Он поднялся, отряхнул запыленные колени, пригладил и откинул назад волосы. Дыхание наладилось не сразу. Грудь бурно поднималась и опускалась. Немного саднило горло — вероятно, от крика.
Он не помнил, плакал ли, и удивился, почувствовал, что веки покалывает. Потом нагнулся, поднял бидончик и засунул его в карман, даже не подумав допить водку.
Им овладело жуткое спокойствие, какого он еще никогда не испытывал, спокойствие, похожее на пустоту.
Он двигался, как любой другой человек, но отчетливо сознавал, что он уже не такой, как другие. Он переступил неведомую границу, но сам не знал, в какой момент это произошло.
Постепенно мысли его обретали прежнюю ясность, он чувствовал, что лицо утратило напряженность, мышцы расслаблялись, кожа стала эластичной.

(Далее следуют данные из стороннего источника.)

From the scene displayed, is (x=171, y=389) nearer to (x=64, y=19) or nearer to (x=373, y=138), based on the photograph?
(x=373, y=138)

Малуэн принялся наводить в сарае порядок. Рассказать об этом — не поверят. И все-таки так было! Он привел в порядок сперва одежду, потом все вокруг. В пылу схватки он не заметил, как разбросались вещи, рассыпалась груда корзин.
Оставались глаза Брауна — их надо было закрыть.
Малуэн проделал это, даже не вздрогнув от прикосновения к векам. Промолвил только:
— Вот и все.
Положив колбасу и коробки сардин в карман, он осмотрелся, удостоверился, что делать больше нечего, и уже собрался было выйти, как вдруг услышал женский голос:
— Привет, Луи!
Он шагнул к порогу и остановился в дверном проеме.
— Привет, Матильда!
— Выйдешь в море?
— Может, выйду, а может нет.
Голос Малуэна звучал как обычно. Из-за солнца он слегка зажмурился. Матильда, старуха, собиравшая крабов для продажи, проходила метрах в двадцати от него.